En la España couché del boom económico y el consumo salvaje fue muy fácil dejarse arrastrar por la superficialidad imperante y la pérdida de espesor de nuestras capacidades críticas. Y todas y todos gastamos nuestras mejores energías y talento profesional en actividades económicamente tan lucrosas, como insignificantes para el bienestar colectivo.
Un logotipo para un museo, un tubo de pasta de dientes, una web, un libro de poesía, un paquete de arroz… son todos proyectos que definen el ámbito de acción de una disciplina que, en todo caso, debería fundamentarse en los intereses colectivos. Sin embargo, hoy en día, todo parece destinado a sacrificarse en el altar de la mercantilización, en pro de intereses comerciales y de presiones económicas que toman el protagonismo en todos los aspectos de nuestra vida. Incluso a la hora de trabajar para un museo, independientemente de su carácter y finalidad cultural, los dictados del marketing parecen irrenunciables. En efecto, cuando la cafetería y la tienda de camisetas y souvenirs del museo se han convertido ya en etapas fundamentales de la experiencia del visitante y hemos unificado en un mismo nivel el shopping y la contemplación de las obras de arte ¿Qué es lo que diferencia un museo de un Opencor? Quizás, tal y como decía el crítico de arte Nicolas Bourriaud: «Todo aquello que no puede ser comercializado está inevitablemente destinado a desaparecer».
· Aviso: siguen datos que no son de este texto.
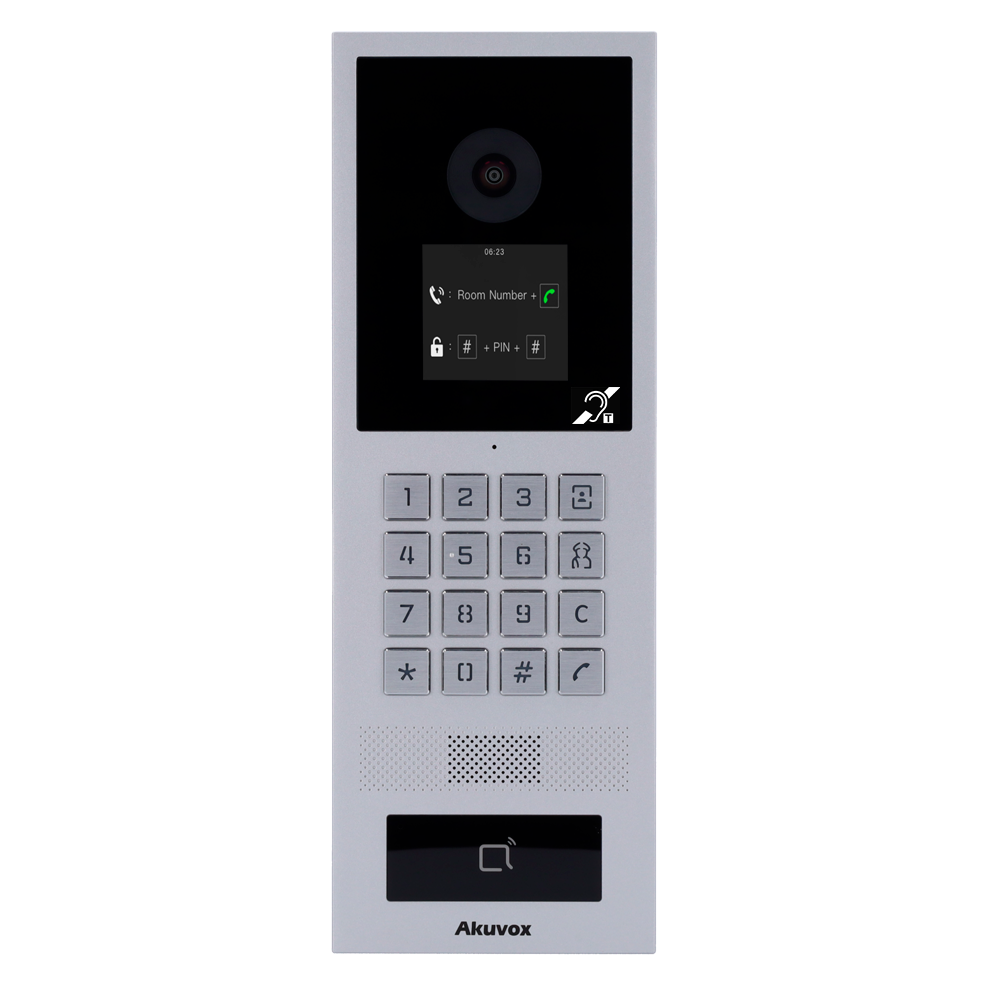 V-AK-S532-BIM image 1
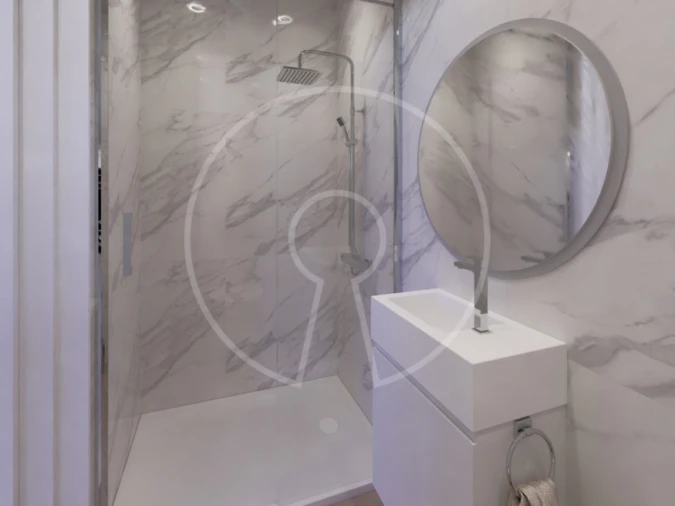 Moradia T4 para Venda em Cascais e Estoril Foto 23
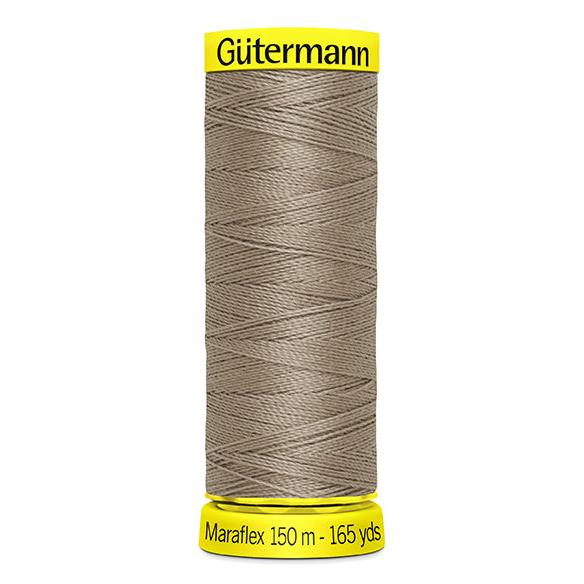Gutermann 150m - Maraflex (Nieuw!) - Image 26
En este sentido, cabe preguntarse si el diseño gráfico, incluso en su vertiente más mercantil, puede cumplir el programa del cliente y, al mismo tiempo, ser una práctica eficaz de comentario crítico de la realidad y del contexto en el que ha sido producido. El tema no es baladí y no puede ser relegado a la periferia de nuestro discurso. La comunicación visual y el diseño gráfico actúan en la calidad del diálogo que se establece con interlocutores concretos y con la sociedad más en general. Pues, es responsabilidad de cada cual aprovechar un encargo o un proyecto de diseño para legitimar un determinado orden de cosas o, en cambio, para vehicular reflexiones, generar opinión y hasta romper normas y convenciones sociales establecidas, lo que constituye un sano ejercicio de activismo democrático.
No estoy de acuerdo con Nicolas Bourriaud. Pienso que en este contexto, todo se puede comercializar. Como ejemplo, observemos el arte. Hasta las expresiones y obras más reivindicativas y activistas acaban entrando en el circuito comercial del arte.
Ponemos nuestras neuronas al servicio del mecenas que nos convierte en mercenario. Hoy por hoy es lo que toca, tiene más valor el dinero que la ideas por mucho que nos pese. No siempre se pueden aprovechar los encargos.
Dichoso el que, tras años de subyugación al comercio, puede expresarse con total libertad y su obra es alabada, hasta en sus peores desvaríos. Interesante artículo. Un saludo.
En nuestro trabajo ayudamos al comerciante a vender sus productos, diferenciamos el servicio que ofrece nuestro cliente del servicio que ofrece la competencia, maquetamos un libro para que su lectura sea agradable o práctica según el caso… Pero también ayudamos a concienciar a la gente de que ahorre energía o les enseñamos a reciclar correctamente, o les animamos a que acudan a un acto cultural… Además, si te sobra algo de tiempo, siempre puedes echar una mano a colectivos que no pueden permitirse gastar en diseño, o puedes currarte unos carteles para convocar una manifestación, o una pancarta ingeniosa para acudir a una concentración… También puedes negarte a trabajar para clientes de dudosa ética social. La lástima es que, en ese caso, siempre habrá algún colega que acepte ese trabajo… o no.